Mais la tribune ne s’arrête pas là. Elle explique que la haine antisémite supposée du Moyen Orient se répercute en France où les populations maghrébines sont explicitement désignées comme reproduisant l’antisémitisme et l’extrémisme … arabes.

Selon eux, cette initiative serait « l’extension culturelle » de l’initiative arabe de 2002. Encore un mensonge : ce qui a disparu ici, et qui figurait dans l’initiative de 2002, c’est la reconnaissance des droits palestiniens et de leur État… Mais nous avons changé d’époque. L’heure est aux alliances néolibérales du tiroir-caisse, au mépris des peuples, et ces gens n’ont strictement rien à proposer en échange de la normalisation. Rien pour le peuple palestinien qui reste livré sans défense à la conquête et la hargne destructrice du régime israélien.
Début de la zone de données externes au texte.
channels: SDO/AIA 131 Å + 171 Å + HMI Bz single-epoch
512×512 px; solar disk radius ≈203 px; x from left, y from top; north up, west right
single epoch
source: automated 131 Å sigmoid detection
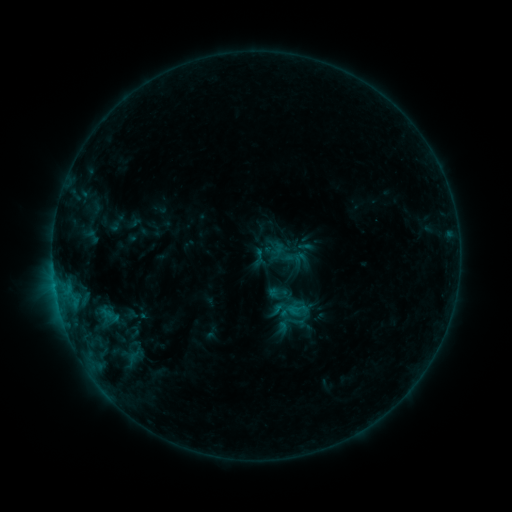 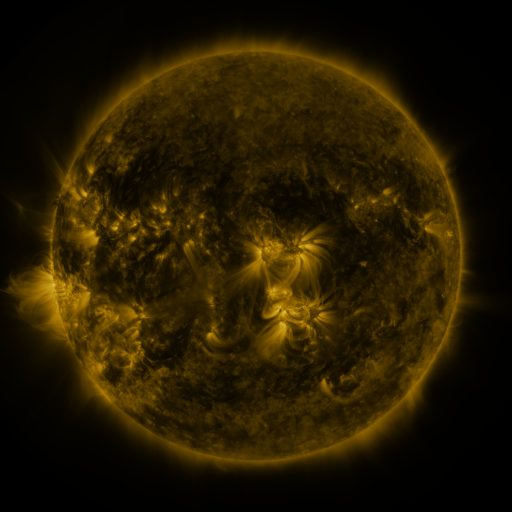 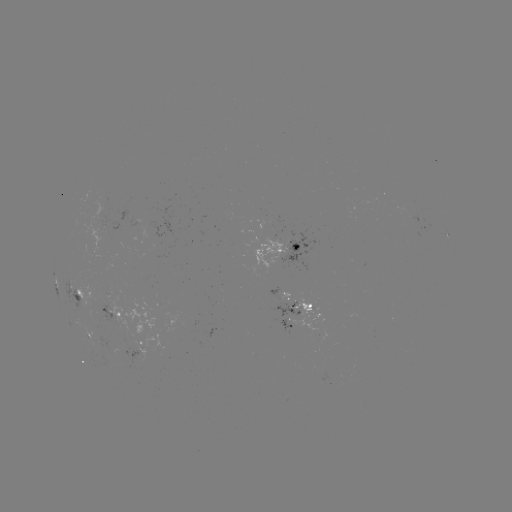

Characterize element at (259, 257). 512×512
sigmoid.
Le pire et le plus éhonté mensonge est réservé pour la fin de la tribune, et concerne la coopération de santé annoncée contre la pandémie du Covid 19. Quoi de plus faux, alors qu’Israël bloque toute entrée de soins à Gaza et bombarde les rares installations restées opérationnelles, que les Palestiniens atteints de fièvre sont jetés à terre aux barrages et laissés sans soins, que les colons développent une violence accrue en Cisjordanie incluant destructions, vandalisme et attaques physiques en toute impunité, que des enfants sont maintenus dans des prisons à haut risque de contamination selon les représentants de l’Unicef et du Bureau des droits humains des Nations unies, que l’accès aux hôpitaux israéliens demeure sévèrement restrictif, et que le nouveau gouvernement d’union nationale prévoit l’annexion pure et simple d’une partie non négligeable de la Cisjordanie prévu en juillet 2020 ?

Mais si « cette coopération inédite a sauvé des vies » (sic !), « ces nobles projets ne pourront voir le jour tant que les lois de la plupart des pays arabes continueront de menacer les partisans arabes du dialogue avec Israël. » Voilà donc ce qui freine l’extension de la normalisation – le boycott ! –, et voilà pourquoi les signataires de la tribune sont vent debout contre lui.

« Bâtisseurs de paix », c’est ainsi que la tribune désigne les membres du Conseil arabe pour l’intégration régionale. Ne sont-ils pas plutôt, eux et leurs soutiens occidentaux, les artisans de la normalisation des violations israéliennes des droits de l’homme, se lavant les mains des peuples concernés ?

14 mai 2020.

Tribune publiée le 15-05-2020 sur le site de la revue Contretemps
Par Michèle Sibony et Maxime Benatouil.

Michèle Sibony et Maxime Benatouil, membres de la Coordination nationale de l’Union juive française pour la paix (UJFP).